In order to understand Kubernetes, you first must understand containers. If you're already familiar with containers and using Docker, feel free to skip to the part of this document that introduces Kubernetes.
Containers are isolated environments that exist to run a specific application. "Isolated" here means they have:
- their own separate root file system
- their own separate processes
- their own separate memory
- their own separate network ports
- their own separate environment variables
It may then sound like containers are virtual machines. It may be helpful at first to think of them as virtual machines (VMs), if it helps you understand the idea. Like VMs, they live on a host machine. Also like VMs, containers can't under normal circumstances access the host's files or environment. The host in effect limits what the container can see.
But containers are not VMs.

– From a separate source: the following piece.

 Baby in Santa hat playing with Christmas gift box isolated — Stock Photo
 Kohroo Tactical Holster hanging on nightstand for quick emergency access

Containers can only be run on Linux hosts, and they make direct use of the host's Linux kernel. VMs instead have to virtualize this, and so VMs have a lot more overhead than containers.

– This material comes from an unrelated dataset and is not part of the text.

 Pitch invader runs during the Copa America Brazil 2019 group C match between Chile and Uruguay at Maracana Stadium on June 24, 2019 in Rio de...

As mentioned above, containers are meant to run a specific application. A common use case is a microservice. A container with a Java microservice would have the JAR built for that service. A container meant for Python will have the virtual environment on it as well as the Python script files. If you have two microservices that need to communicate with each other, then each microservice will be run in their own separate containers. Containers can also be used to deploy such things as:
- web servers serving HTML pages
- reverse proxies
- databases, such as MongoDB
Containers as a technology are independent of Kubernetes and have been used since before Kubernetes. They often appear even in projects that don't make use of Kubernetes.
There exist many kinds of containers, but Docker containers are by far the most common and are what this document will focus on. You'll almost certainly never need to use any other kind of container than Docker for the foreseeable future.